■ About this exercise ■
Exactly as shown below, retype every line of the data.

■ Data under study ■
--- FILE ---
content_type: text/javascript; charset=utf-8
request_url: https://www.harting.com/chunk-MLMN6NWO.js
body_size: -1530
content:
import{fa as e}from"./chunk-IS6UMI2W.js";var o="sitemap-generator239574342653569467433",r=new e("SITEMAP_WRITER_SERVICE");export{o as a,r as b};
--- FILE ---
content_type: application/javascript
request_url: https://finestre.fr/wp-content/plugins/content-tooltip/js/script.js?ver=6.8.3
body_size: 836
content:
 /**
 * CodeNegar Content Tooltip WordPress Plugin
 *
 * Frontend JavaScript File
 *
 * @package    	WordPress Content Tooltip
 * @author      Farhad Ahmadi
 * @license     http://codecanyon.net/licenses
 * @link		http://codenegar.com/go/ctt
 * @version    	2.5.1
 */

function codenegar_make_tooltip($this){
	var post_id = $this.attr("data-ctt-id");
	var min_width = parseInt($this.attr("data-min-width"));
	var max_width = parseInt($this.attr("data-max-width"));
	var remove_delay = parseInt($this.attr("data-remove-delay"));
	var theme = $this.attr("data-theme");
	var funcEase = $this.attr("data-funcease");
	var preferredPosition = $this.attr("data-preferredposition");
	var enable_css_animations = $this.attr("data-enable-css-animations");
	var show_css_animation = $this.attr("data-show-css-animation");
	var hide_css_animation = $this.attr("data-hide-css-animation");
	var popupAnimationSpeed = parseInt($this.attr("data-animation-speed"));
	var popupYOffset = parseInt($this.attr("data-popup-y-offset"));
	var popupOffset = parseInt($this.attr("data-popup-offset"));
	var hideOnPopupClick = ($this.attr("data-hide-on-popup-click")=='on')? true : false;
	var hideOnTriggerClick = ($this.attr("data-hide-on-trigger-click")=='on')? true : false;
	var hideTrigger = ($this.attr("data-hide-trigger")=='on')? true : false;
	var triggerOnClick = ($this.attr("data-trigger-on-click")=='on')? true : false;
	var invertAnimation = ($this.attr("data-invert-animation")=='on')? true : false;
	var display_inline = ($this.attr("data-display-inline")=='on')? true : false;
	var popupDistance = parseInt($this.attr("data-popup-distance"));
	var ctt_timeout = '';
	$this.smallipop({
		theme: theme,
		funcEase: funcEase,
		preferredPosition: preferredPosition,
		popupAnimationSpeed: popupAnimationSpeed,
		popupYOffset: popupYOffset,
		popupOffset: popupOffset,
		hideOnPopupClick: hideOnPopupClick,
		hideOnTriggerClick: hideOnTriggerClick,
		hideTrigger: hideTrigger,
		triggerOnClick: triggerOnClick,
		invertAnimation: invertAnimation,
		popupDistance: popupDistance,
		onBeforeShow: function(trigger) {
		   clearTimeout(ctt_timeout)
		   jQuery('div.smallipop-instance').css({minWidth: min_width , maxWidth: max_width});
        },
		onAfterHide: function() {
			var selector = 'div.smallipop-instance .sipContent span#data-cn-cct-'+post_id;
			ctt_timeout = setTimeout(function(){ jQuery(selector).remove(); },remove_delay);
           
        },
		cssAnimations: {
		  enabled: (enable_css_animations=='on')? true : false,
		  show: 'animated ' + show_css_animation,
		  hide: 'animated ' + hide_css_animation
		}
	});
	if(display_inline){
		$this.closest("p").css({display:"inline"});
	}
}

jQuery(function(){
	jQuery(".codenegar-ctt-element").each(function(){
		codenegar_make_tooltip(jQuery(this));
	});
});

■ Response area ■
--- FILE ---
content_type: text/javascript; charset=utf-8
request_url: https://www.harting.com/chunk-MLMN6NWO.js
body_size: -1530
content:
import{fa as e}from"./chunk-IS6UMI2W.js";var o="sitemap-generator239574342653569467433",r=new e("SITEMAP_WRITER_SERVICE");export{o as a,r as b};
--- FILE ---
content_type: application/javascript
request_url: https://finestre.fr/wp-content/plugins/content-tooltip/js/script.js?ver=6.8.3
body_size: 836
content:
 /**
 * CodeNegar Content Tooltip WordPress Plugin
 *
 * Frontend JavaScript File
 *
 * @package    	WordPress Content Tooltip
 * @author      Farhad Ahmadi
 * @license     http://codecanyon.net/licenses
 * @link		http://codenegar.com/go/ctt
 * @version    	2.5.1
 */

function codenegar_make_tooltip($this){
	var post_id = $this.attr("data-ctt-id");
	var min_width = parseInt($this.attr("data-min-width"));
	var max_width = parseInt($this.attr("data-max-width"));
	var remove_delay = parseInt($this.attr("data-remove-delay"));
	var theme = $this.attr("data-theme");
	var funcEase = $this.attr("data-funcease");
	var preferredPosition = $this.attr("data-preferredposition");
	var enable_css_animations = $this.attr("data-enable-css-animations");
	var show_css_animation = $this.attr("data-show-css-animation");
	var hide_css_animation = $this.attr("data-hide-css-animation");
	var popupAnimationSpeed = parseInt($this.attr("data-animation-speed"));
	var popupYOffset = parseInt($this.attr("data-popup-y-offset"));
	var popupOffset = parseInt($this.attr("data-popup-offset"));
	var hideOnPopupClick = ($this.attr("data-hide-on-popup-click")=='on')? true : false;
	var hideOnTriggerClick = ($this.attr("data-hide-on-trigger-click")=='on')? true : false;
	var hideTrigger = ($this.attr("data-hide-trigger")=='on')? true : false;
	var triggerOnClick = ($this.attr("data-trigger-on-click")=='on')? true : false;
	var invertAnimation = ($this.attr("data-invert-animation")=='on')? true : false;
	var display_inline = ($this.attr("data-display-inline")=='on')? true : false;
	var popupDistance = parseInt($this.attr("data-popup-distance"));
	var ctt_timeout = '';
	$this.smallipop({
		theme: theme,
		funcEase: funcEase,
		preferredPosition: preferredPosition,
		popupAnimationSpeed: popupAnimationSpeed,
		popupYOffset: popupYOffset,
		popupOffset: popupOffset,
		hideOnPopupClick: hideOnPopupClick,
		hideOnTriggerClick: hideOnTriggerClick,
		hideTrigger: hideTrigger,
		triggerOnClick: triggerOnClick,
		invertAnimation: invertAnimation,
		popupDistance: popupDistance,
		onBeforeShow: function(trigger) {
		   clearTimeout(ctt_timeout)
		   jQuery('div.smallipop-instance').css({minWidth: min_width , maxWidth: max_width});
        },
		onAfterHide: function() {
			var selector = 'div.smallipop-instance .sipContent span#data-cn-cct-'+post_id;
			ctt_timeout = setTimeout(function(){ jQuery(selector).remove(); },remove_delay);
           
        },
		cssAnimations: {
		  enabled: (enable_css_animations=='on')? true : false,
		  show: 'animated ' + show_css_animation,
		  hide: 'animated ' + hide_css_animation
		}
	});
	if(display_inline){
		$this.closest("p").css({display:"inline"});
	}
}

jQuery(function(){
	jQuery(".codenegar-ctt-element").each(function(){
		codenegar_make_tooltip(jQuery(this));
	});
});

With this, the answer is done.